Kemudian kritik berikutnya adalah tes masuk sekolah. Saya selalu bingung dengan sistem tes masuk pada sekolah-sekolah unggulan. Di mana menekankan aspek keilmuan semata. Hingga dapat disimpulkan sekolah unggulan hanya menjaring siswa yang pintar semata (diukur dari nilai tes). Padahal hakikat pendidikan sebenarnya mengeluarkan kita dari ketidaktahuan menuju pengetahuan, namun justru siswa yang tidak berhasil lulus tes masuk sekolah unggulan, tidak akan diterima di sekolah unggulan, dan akan masuk ke sekolah yang kualitas dan fasilitasnya memperihatinkan.
Ini mengindikasikan sekolah unggulan hanya untuk siswa-siswa yang cerdas semata. Saya menjadi ragu bahwa siswa tamatan sekolah unggulan dan berprestasi karena sekolahnya adalah sekolah yang berprestasi, bisa saja memang murni siswa tersebut berprestasi semenjak Ia ikut tes masuk. Karena yang menjadi parameter kelulusan adalah kecerdasan menjawab soal tes. Seharusnya justru siswa yang kurang pintar yang dimasukan pada sekolah unggulan sehingga keilmuannya dapat berubah, tidak stagnasi. Bagaimana cara menentukannya, tentu dengan cara mengukur nilai kelulusan minimal saat di bangku sekolah sebelumnya. Jangan cuma nilai kelulusan yang maksimal sebagai parameter meloloskannya di sekolah unggulan, bagaimana nasip siswa dengan nilai minimal, ditambah lagi tidak lulus tes masuk sekolah unggulan.
Oleh karena itu saya sangat mendukung konsep pendidikan sebagai gerakan semesta, namun kita juga harus mampu memperbahrui sistem pendidikan kita sesuai dinamika saat ini. Artinya tidak semata-mata merubah sistem, namun menyempurnakan sistem yang ada.

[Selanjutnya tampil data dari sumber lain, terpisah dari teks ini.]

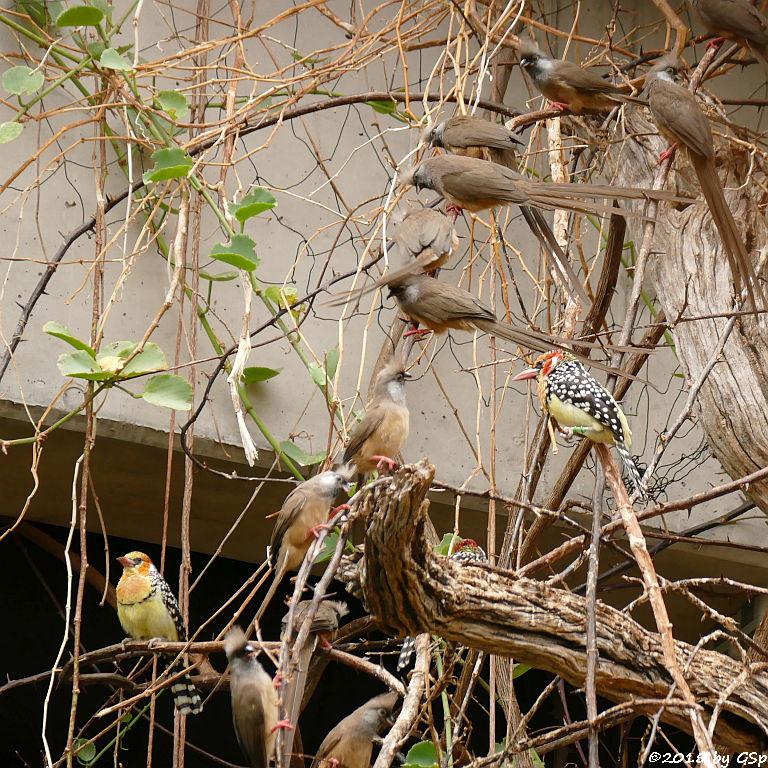 Flammenkopf-Bartvogel, Gestreifter (Braunflügel-) Mausvogel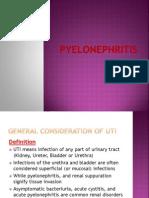 pylonephritis-130520160226-phpapp02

Ada suatu metode pendidikan dikenal dengan ‘Metode Montessori’ yang menekankan penyesuaian dari lingkungan belajar anak dengan tingkat perkembangannya, dan peran aktivitas fisik dalam menyerap konsep akademis dan keterampilan praktik. Sistem ini juga sangat baik sekali, namun harus dibutuhkan kontrol yang besar dari guru. Sehingga justru tidak membawa anak hanya pada mempertahankan hak dengan insting dan agresif semata.
Sejatinya konsep yang dicanangkan Kemdikbud sangat tepat, di mana sudah saatnya dunia pendidikan membutuhkan perhatian semua pihak, sehingga degradasi moral dan etos siswa dapat diantisipasi. Namun yang dibutuhkan adalah usaha untuk meningkatkan kesadaran kolektif semua pihak. Karena kesadaran kolektif tidak akan muncul hanya dengan himbauan semata, perlu adanya sosialisasi yang matang dan regulasi yang tepat demi menggerak dunia pendidikan menuju generasi emas menyongsong imperium Indonesia ini.